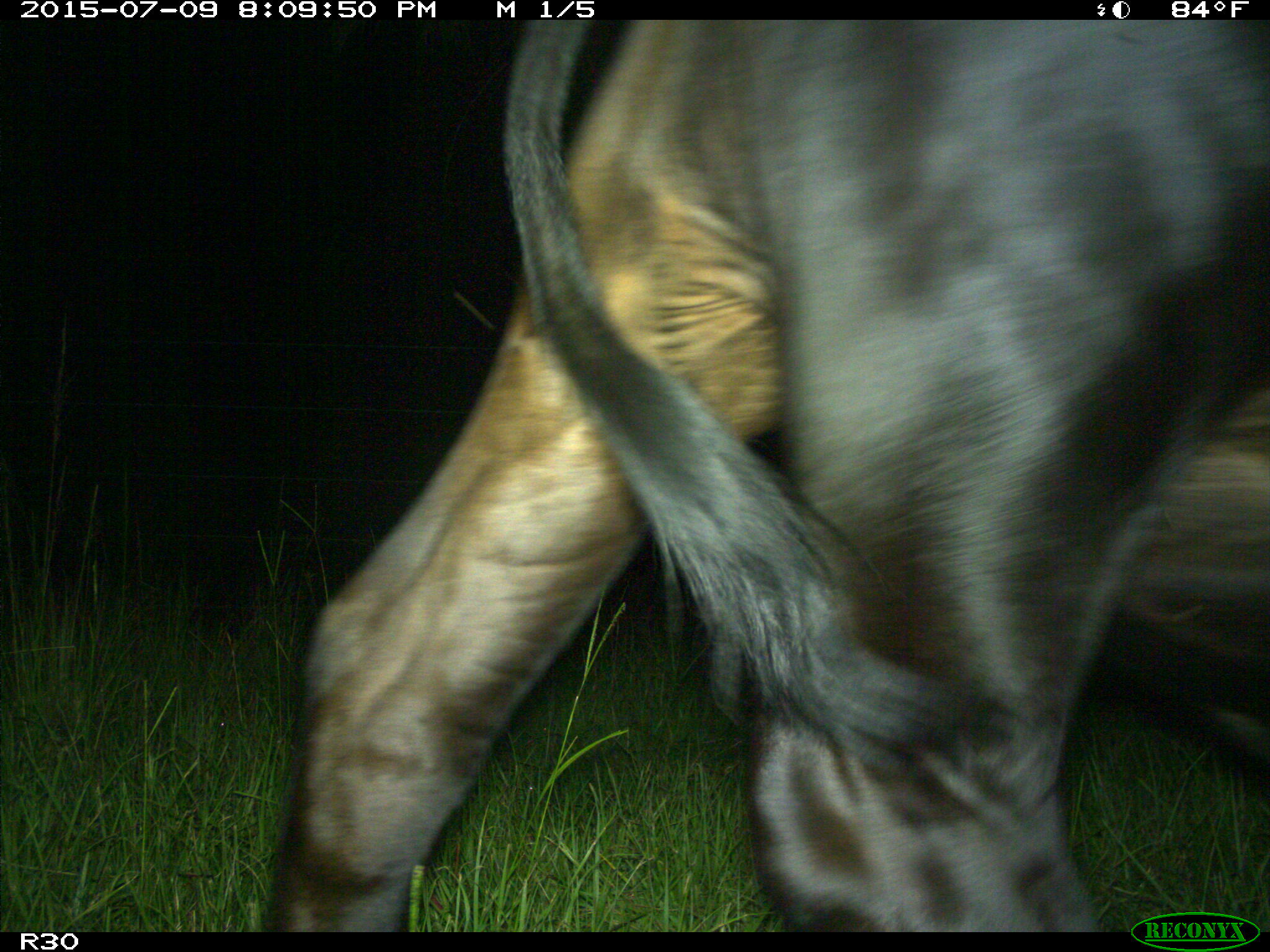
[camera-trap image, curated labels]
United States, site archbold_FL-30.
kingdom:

▶ [Exercise objective]:
The pictures are to be omitted, and the rest of the listing is to be transcribed exactly.

▶ [Response below]:
[camera-trap image, curated labels]
United States, site archbold_FL-30.
kingdom:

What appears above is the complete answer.